Configure Azure Monitoring Using the Telegraf Data Collector

You can collect custom metrics for the Hyper-Q VM with the InfluxData Telegraf agent. Telegraf is a plug-in-driven agent that enables the collection of metrics from different sources. Depending on what workloads run on your virtual machine, you can configure the agent to leverage specialized input plug-ins to collect metrics.

The Telegraf agent is integrated directly with the Azure Monitor custom metrics REST API. It supports an Azure Monitor output plug-in. By using this plug-in, the agent can collect workload-specific metrics on your Linux virtual machine and submit them as custom metrics to Azure Monitor. To learn more, see the Telegraf documentation.

This chapter contains the following sections:

Configure Hyper-Q Logging for Azure Log Analytics Learn how to use Azure Monitor to collect data directly from your Azure virtual machines into a Log Analytics workspace for analysis.

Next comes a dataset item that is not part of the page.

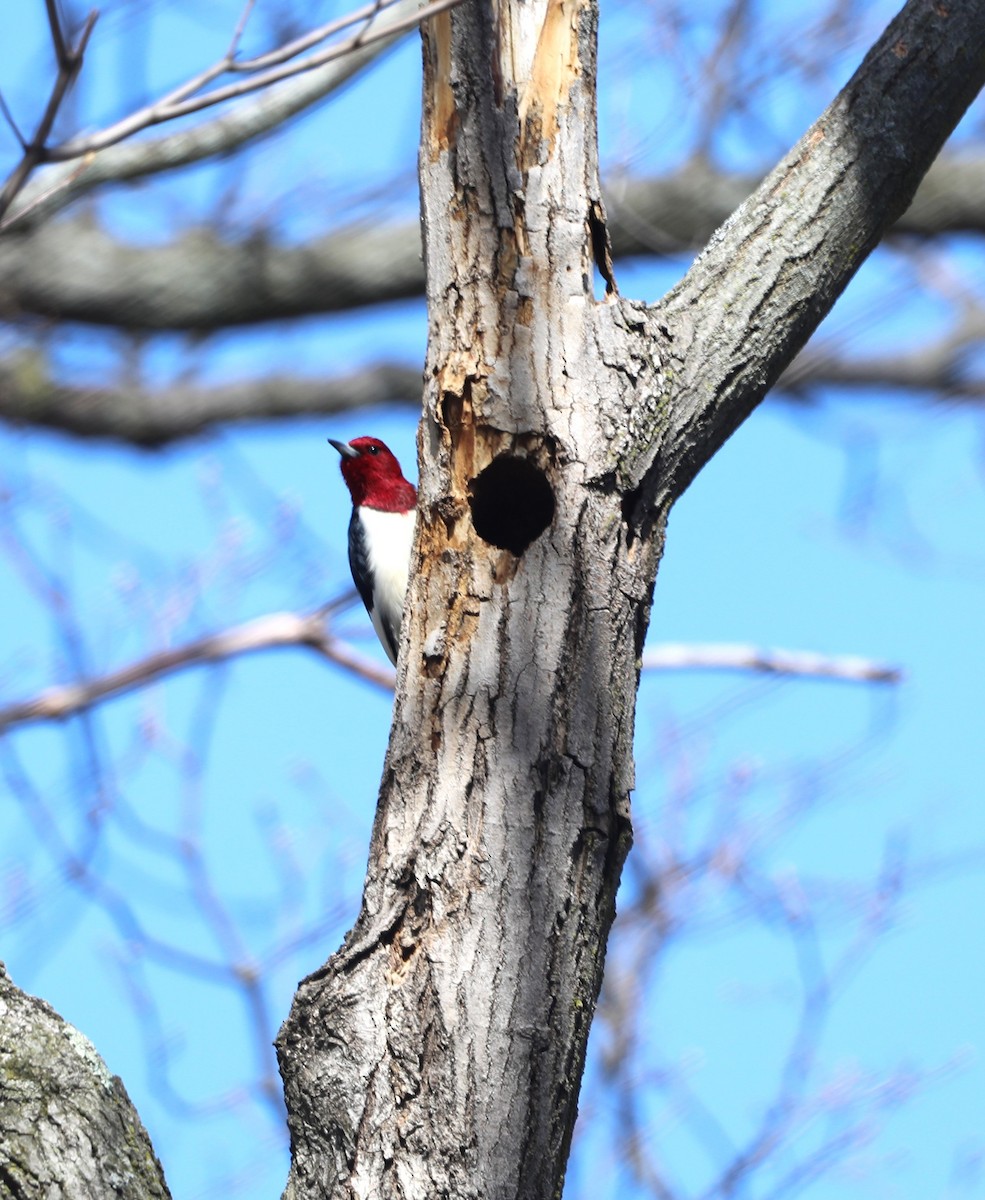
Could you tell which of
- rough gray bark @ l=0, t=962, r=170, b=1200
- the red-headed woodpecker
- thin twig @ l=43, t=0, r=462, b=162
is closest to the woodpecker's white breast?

Configure Azure Monitoring Using the Telegraf Data Collector You can collect custom metrics for the Hyper-Q VM with the InfluxData Telegraf agent.

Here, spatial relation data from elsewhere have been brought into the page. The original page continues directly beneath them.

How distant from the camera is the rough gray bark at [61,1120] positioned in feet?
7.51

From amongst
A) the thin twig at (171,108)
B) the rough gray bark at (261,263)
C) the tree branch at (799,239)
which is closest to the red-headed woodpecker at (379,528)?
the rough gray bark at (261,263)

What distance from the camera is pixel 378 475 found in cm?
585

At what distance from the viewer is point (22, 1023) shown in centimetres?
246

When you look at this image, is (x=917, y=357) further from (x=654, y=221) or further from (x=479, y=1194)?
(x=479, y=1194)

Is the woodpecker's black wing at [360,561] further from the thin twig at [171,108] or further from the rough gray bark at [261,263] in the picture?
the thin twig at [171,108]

Install the Telegraf Data Collector

You install the Telegraf data collector on each Hyper-Q VM.

Prerequisites

The Hyper-Q VMs must have managed identity enabled. To learn more, see the Microsoft Azure article Configure managed identities for Azure resources on a VM using the Azure portal.

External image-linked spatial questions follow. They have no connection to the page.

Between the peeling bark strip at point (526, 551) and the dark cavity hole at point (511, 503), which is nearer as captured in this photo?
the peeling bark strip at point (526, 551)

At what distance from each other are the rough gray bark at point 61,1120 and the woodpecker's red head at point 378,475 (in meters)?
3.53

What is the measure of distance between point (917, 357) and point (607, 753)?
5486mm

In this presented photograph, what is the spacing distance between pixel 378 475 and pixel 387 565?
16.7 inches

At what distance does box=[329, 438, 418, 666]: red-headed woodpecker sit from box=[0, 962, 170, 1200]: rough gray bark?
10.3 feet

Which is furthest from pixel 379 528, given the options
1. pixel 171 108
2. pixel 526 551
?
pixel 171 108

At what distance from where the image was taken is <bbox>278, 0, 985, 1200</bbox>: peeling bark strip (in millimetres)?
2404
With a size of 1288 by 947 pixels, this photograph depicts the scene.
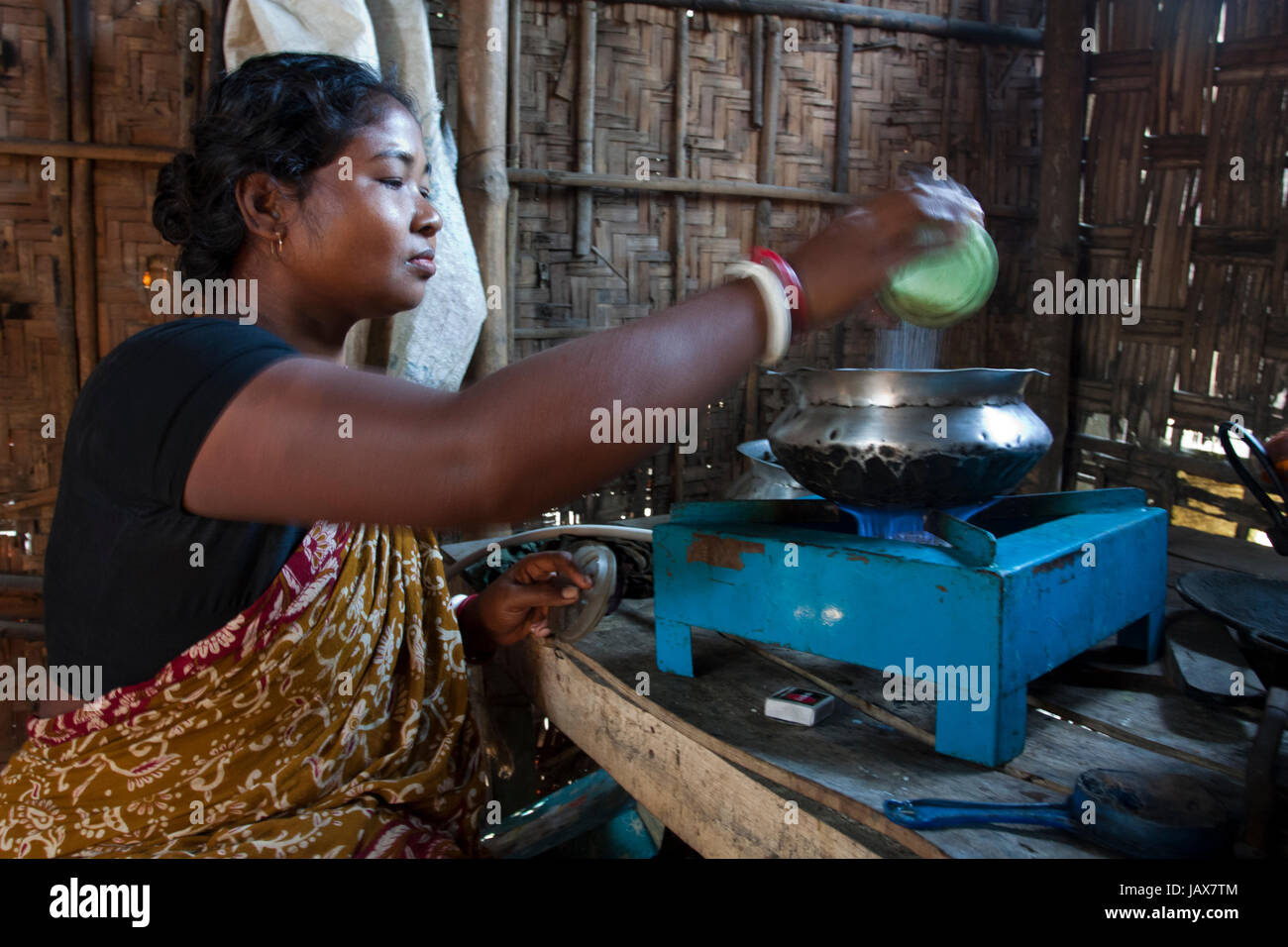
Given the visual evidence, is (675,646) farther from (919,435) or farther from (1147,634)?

To install the Telegraf agent:

Sign into the Azure portal.
Log into the Hyper-Q VM in the Azure workspace using SSH.
Download the Telegraf agent to the Hyper-Q VM.
Visit the InfluxData Downloads portal, and download the Telegraf data collector for RedHat and CentOS.
Install the Telegraf agent on the Hyper-Q VM.
To learn how to install the Telegraf agent, see the Telegraf documentation and follow the RedHat and CentOS installation instructions. See Install Telegraf.
Generate a Telegraf configuration file.
The configuration file defines the Telegraf agent’s operations. A sample configuration file is located at: /opt/datometry/config/azm-telegraf.conf
Specify the plugin cpu:mem:statsd:net:netstat:disk:diskio:systemd_units:net_response for the input filter, and azure_monitor for the output filter. Generate a new Telegraf configuration file using the command below, and replace the example configuration file with the newly generated file.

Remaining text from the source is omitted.